▶ [Task brief]:
Could you filter the material and copy every line where the word "species" occurs?

▶ [Information supplied]:
□ □ □ □

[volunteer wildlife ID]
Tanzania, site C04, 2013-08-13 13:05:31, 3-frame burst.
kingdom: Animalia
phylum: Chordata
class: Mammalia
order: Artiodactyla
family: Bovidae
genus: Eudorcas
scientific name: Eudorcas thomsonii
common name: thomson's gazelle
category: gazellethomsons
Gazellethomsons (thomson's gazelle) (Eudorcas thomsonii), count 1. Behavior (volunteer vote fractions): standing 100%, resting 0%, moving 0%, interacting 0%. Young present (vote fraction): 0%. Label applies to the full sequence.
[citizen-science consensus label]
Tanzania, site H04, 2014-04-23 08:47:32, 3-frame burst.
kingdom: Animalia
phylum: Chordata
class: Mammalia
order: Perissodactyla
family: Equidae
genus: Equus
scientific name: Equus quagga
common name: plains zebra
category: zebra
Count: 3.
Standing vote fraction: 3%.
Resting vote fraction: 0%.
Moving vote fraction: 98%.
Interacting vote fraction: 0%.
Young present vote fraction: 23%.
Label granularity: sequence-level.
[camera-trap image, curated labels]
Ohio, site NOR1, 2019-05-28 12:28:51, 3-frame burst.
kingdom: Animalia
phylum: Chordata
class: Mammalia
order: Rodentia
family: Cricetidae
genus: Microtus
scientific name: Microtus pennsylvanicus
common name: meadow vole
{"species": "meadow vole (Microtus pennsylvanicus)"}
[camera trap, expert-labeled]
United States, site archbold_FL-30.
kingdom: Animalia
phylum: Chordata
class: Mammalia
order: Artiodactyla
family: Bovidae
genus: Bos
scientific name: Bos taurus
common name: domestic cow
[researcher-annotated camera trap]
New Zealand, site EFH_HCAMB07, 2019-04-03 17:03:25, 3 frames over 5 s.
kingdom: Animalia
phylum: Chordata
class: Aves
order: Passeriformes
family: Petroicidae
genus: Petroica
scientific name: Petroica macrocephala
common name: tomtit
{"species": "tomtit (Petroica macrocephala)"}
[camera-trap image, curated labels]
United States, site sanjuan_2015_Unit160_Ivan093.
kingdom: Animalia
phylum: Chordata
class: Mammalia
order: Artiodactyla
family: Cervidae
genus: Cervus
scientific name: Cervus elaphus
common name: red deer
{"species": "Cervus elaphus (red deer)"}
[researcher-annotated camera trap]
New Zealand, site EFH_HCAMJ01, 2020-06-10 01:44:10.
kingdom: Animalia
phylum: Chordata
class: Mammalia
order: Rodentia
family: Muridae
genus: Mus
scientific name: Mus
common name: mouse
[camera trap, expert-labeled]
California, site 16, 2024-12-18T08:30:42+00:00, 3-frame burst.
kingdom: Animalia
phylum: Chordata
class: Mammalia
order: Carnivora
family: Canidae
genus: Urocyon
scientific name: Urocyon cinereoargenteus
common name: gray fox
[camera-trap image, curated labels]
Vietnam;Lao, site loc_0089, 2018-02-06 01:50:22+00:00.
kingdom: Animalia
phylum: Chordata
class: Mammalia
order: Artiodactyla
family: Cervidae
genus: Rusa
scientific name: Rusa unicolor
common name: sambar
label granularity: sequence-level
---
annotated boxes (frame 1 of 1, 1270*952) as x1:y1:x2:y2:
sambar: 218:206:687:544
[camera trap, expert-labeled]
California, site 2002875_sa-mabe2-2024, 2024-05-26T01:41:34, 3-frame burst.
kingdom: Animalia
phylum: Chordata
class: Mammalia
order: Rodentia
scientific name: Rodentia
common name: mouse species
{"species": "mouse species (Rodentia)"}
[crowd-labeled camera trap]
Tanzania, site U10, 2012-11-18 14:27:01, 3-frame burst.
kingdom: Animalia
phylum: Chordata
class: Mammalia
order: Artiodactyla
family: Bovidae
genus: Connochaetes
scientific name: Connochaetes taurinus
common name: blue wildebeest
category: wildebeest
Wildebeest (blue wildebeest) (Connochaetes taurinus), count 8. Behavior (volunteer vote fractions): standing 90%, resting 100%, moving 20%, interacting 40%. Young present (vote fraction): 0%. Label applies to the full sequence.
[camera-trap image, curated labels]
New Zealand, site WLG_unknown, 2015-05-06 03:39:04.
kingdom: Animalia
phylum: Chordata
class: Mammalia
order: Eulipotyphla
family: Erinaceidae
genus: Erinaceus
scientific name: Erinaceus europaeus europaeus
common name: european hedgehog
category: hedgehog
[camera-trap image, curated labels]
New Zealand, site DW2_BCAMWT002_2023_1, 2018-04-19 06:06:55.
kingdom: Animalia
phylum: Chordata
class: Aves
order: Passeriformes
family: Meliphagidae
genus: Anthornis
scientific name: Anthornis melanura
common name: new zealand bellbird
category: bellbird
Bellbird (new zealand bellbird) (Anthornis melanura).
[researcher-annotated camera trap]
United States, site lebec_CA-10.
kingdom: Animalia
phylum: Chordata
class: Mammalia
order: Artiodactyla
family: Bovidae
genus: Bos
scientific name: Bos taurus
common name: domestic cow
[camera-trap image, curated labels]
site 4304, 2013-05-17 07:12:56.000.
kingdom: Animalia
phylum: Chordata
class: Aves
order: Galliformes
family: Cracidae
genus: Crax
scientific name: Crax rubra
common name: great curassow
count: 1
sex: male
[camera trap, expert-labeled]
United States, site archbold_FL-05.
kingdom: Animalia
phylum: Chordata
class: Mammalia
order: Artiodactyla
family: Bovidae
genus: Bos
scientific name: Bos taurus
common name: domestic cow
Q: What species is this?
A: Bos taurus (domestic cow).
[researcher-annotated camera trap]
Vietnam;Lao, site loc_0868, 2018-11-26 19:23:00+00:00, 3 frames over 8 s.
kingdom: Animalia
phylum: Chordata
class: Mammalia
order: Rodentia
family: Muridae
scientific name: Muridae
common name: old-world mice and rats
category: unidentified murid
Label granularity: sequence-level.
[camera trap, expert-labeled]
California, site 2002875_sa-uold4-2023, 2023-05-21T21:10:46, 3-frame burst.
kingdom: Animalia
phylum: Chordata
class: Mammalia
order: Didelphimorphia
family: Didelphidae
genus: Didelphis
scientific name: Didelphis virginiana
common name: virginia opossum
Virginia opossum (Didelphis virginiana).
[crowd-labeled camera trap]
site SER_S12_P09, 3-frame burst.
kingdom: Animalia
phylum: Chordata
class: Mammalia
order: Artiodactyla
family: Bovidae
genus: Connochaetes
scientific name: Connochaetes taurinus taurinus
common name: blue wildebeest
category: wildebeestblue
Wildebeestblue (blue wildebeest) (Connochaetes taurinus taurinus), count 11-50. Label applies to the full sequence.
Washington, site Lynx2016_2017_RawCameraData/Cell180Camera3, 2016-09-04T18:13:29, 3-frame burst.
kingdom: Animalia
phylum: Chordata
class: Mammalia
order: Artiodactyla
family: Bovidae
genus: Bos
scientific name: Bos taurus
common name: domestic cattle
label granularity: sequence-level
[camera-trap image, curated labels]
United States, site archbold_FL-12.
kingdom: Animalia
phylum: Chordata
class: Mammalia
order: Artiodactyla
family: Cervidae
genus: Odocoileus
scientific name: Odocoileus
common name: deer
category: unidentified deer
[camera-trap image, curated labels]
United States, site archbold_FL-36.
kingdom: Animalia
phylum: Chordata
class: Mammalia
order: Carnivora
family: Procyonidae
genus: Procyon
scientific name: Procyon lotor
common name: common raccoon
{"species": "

□ □ □ □

▶ [Answer to this task]:
{"species": "meadow vole (Microtus pennsylvanicus)"}
{"species": "tomtit (Petroica macrocephala)"}
{"species": "Cervus elaphus (red deer)"}
common name: mouse species
{"species": "mouse species (Rodentia)"}
Q: What species is this?
{"species": "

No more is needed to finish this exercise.